### Data for review

------------------------------------------------

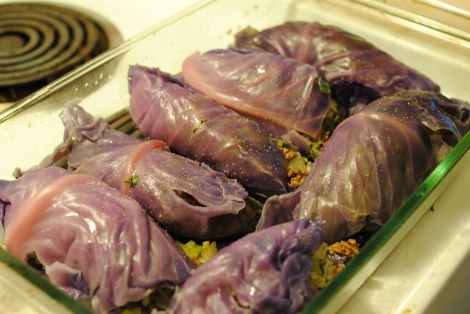 Low-amine purple cabbage stuffed with beef, rice, vegetables and dill (photo)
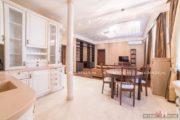 VIP апартаменты посуточно в Москве на ул. Казакова 8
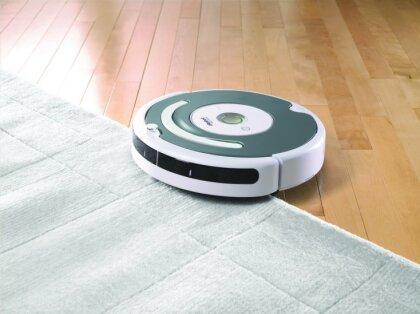 Тест DELFI Woman. Пригодится ли в хозяйстве робот-пылесос?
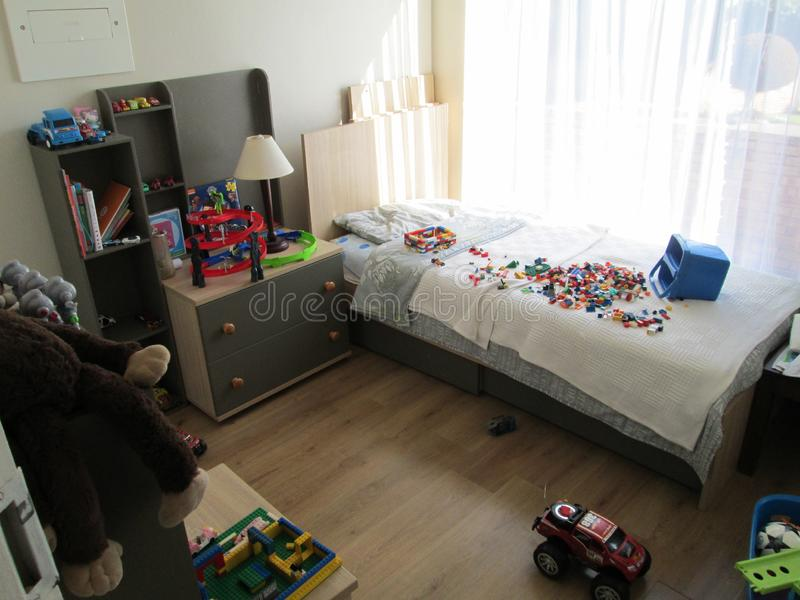Pojkesovrum med leksaker och solljus arkivbilder
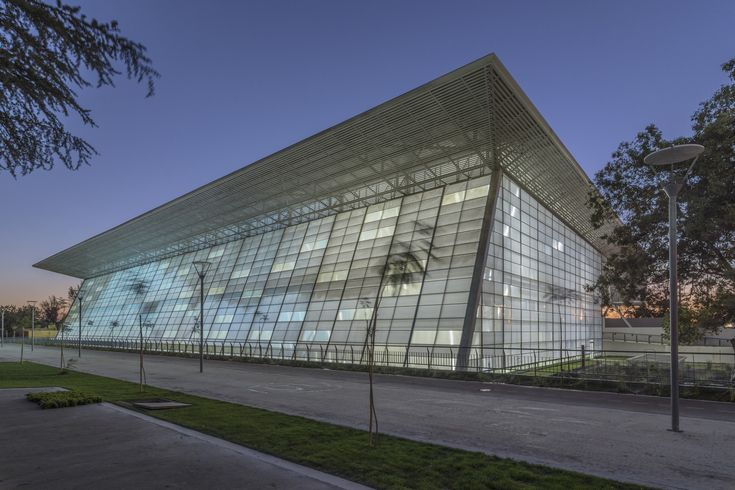 Image 5 of 15 from gallery of National Stadium Aquatics Center / Iglesis Prat Arquitectos. Photograph by Juan Francisco Vargas Malebrán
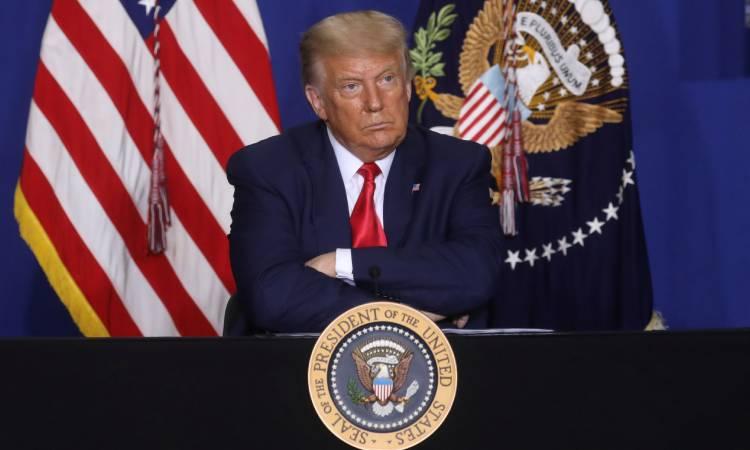 """Trump avión """"lleno de matones"""""""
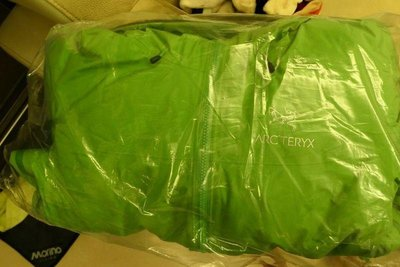 Arc'teryx(始祖鳥) Fission SL Jacket 綠色 全新 防風防潑保暖夾克
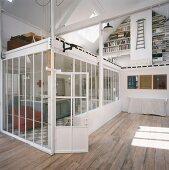 Die Deckenfläche des Glaseinbaus schafft im Loft eine zweite Wohnebene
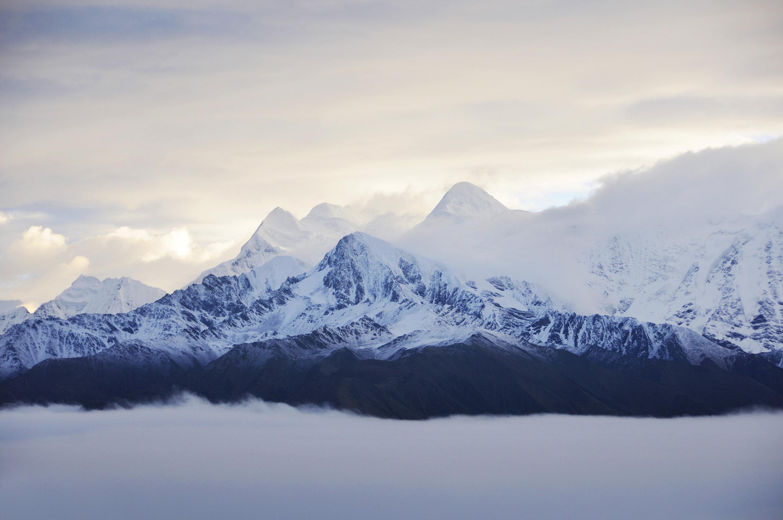 贡嘎山险峻挺拔,峰项有70平方米的平台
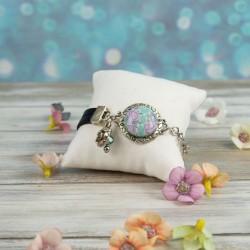 Bracelet cabochon et lien de cuir. Fleurs vert pastel et lavande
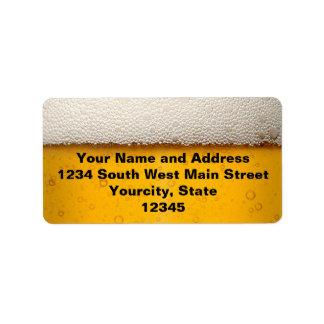 La cerveza burbujea primer etiqueta de dirección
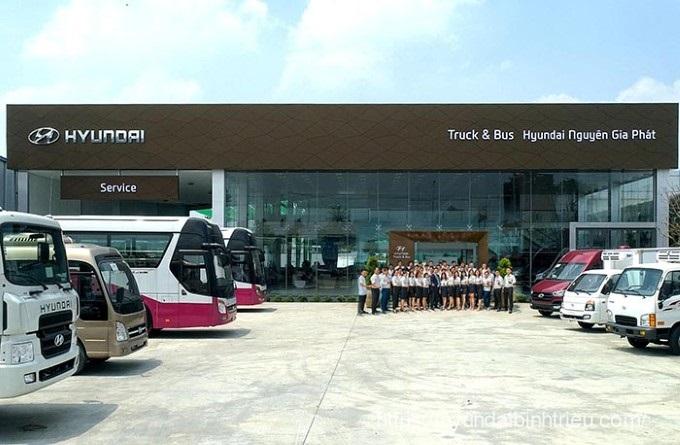 Hyundai Nguyen Gia Phat Showroom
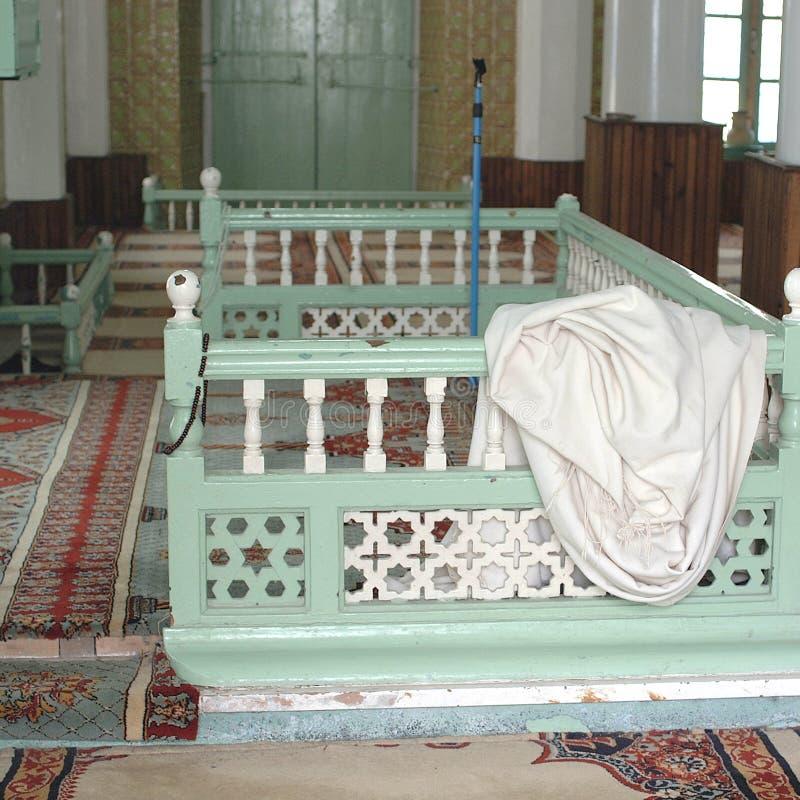 Άποψη ενός εσωτερικού μουσουλμανικών τεμενών στοκ εικόνες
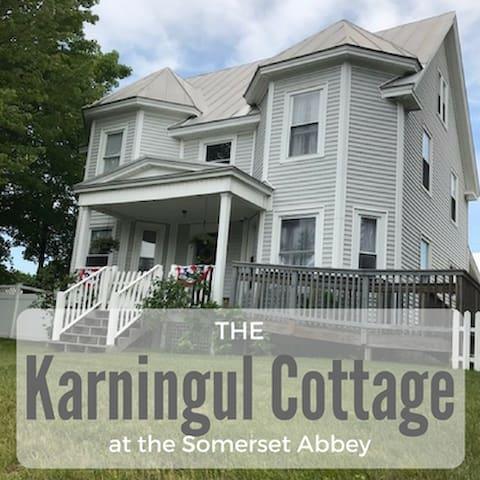 Karningul Cottage, 4 Bedroom Guesthouse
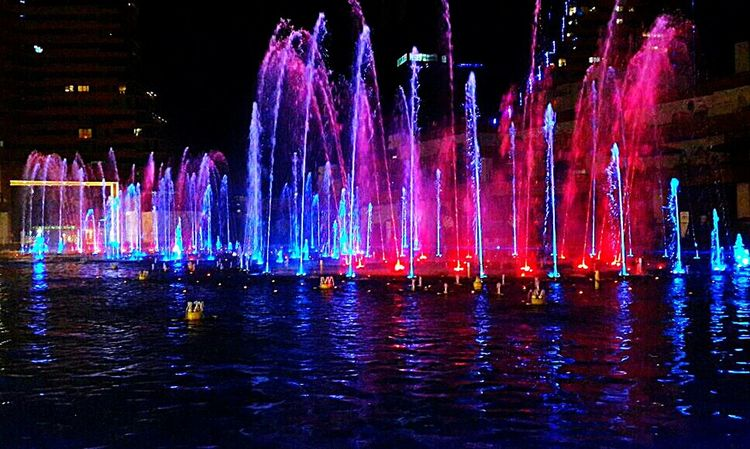 Fountain Water Motion Night Long Exposure Waterfront Spraying Splashing Travel Destinations Illuminated Waterfall Flowing Water Tourism Scenics Glowing Outdoors Majestic Vacations Tranquility Pink Color NightphotographyEnjoying Life Taking Photos Hanging Out Night Lights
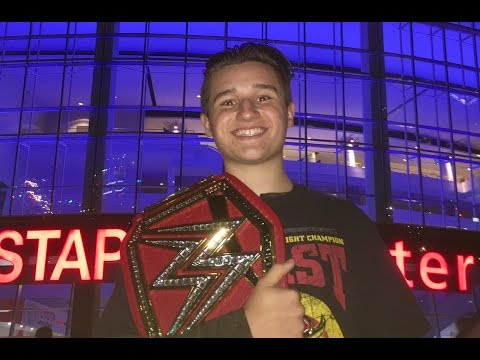 WWE LIVE HOLIDAY TOUR! VLOG at STAPLES CENTER!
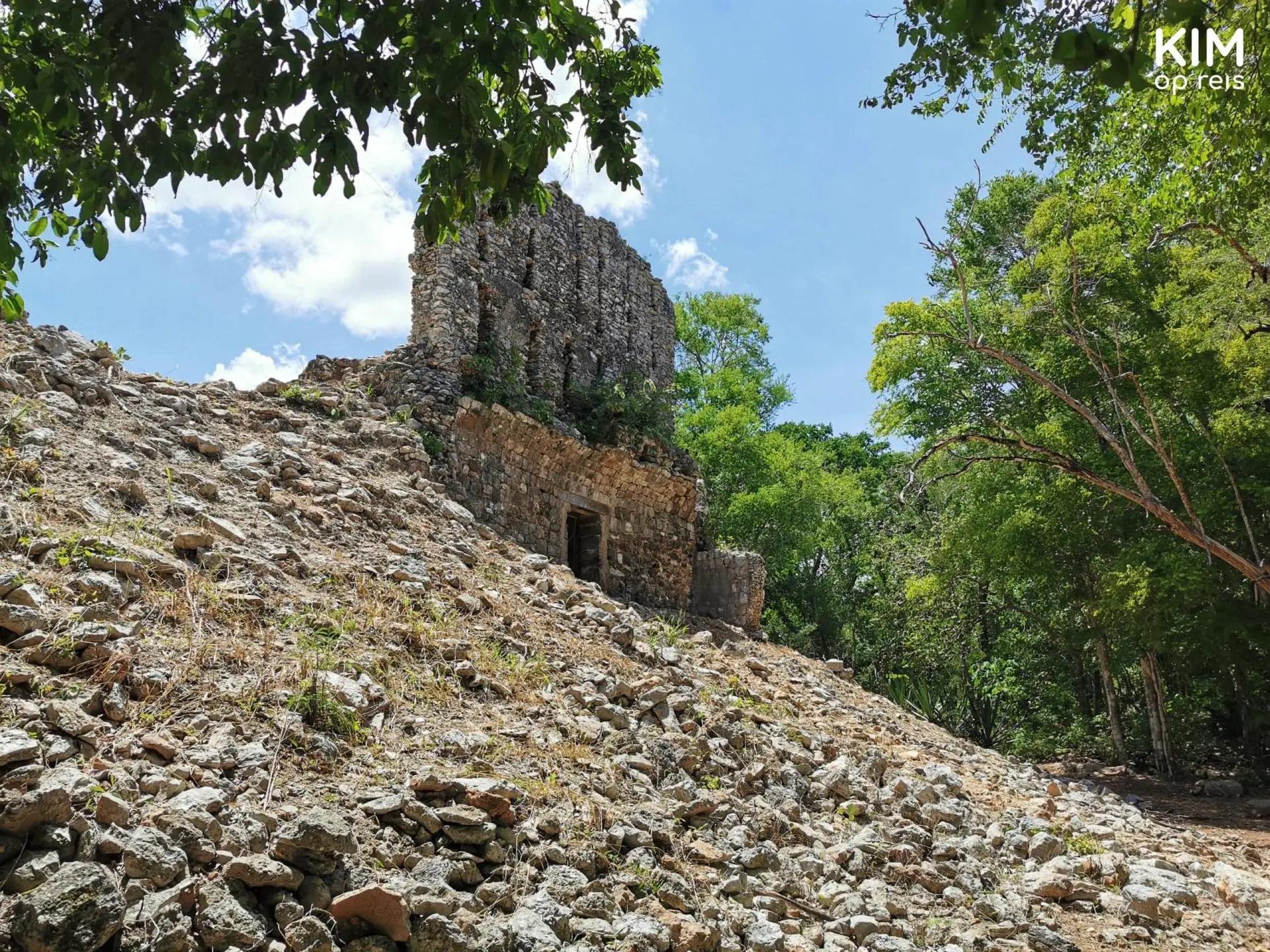 Sayil Ruta Puuc: stuk muur op een heuvel temidden van veel losse stenen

------------------------------------------------

### Task objective
What is needed is an exact copy of every line from the one with "Arc'teryx(始祖鳥) Fission SL" to the end of the listing above, with the pictures left out.

### Exercise response
 Arc'teryx(始祖鳥) Fission SL Jacket 綠色 全新 防風防潑保暖夾克
 Die Deckenfläche des Glaseinbaus schafft im Loft eine zweite Wohnebene
 贡嘎山险峻挺拔,峰项有70平方米的平台
 Bracelet cabochon et lien de cuir. Fleurs vert pastel et lavande
 La cerveza burbujea primer etiqueta de dirección
 Hyundai Nguyen Gia Phat Showroom
 Άποψη ενός εσωτερικού μουσουλμανικών τεμενών στοκ εικόνες
 Karningul Cottage, 4 Bedroom Guesthouse
 Fountain Water Motion Night Long Exposure Waterfront Spraying Splashing Travel Destinations Illuminated Waterfall Flowing Water Tourism Scenics Glowing Outdoors Majestic Vacations Tranquility Pink Color NightphotographyEnjoying Life Taking Photos Hanging Out Night Lights
 WWE LIVE HOLIDAY TOUR! VLOG at STAPLES CENTER!
 Sayil Ruta Puuc: stuk muur op een heuvel temidden van veel losse stenen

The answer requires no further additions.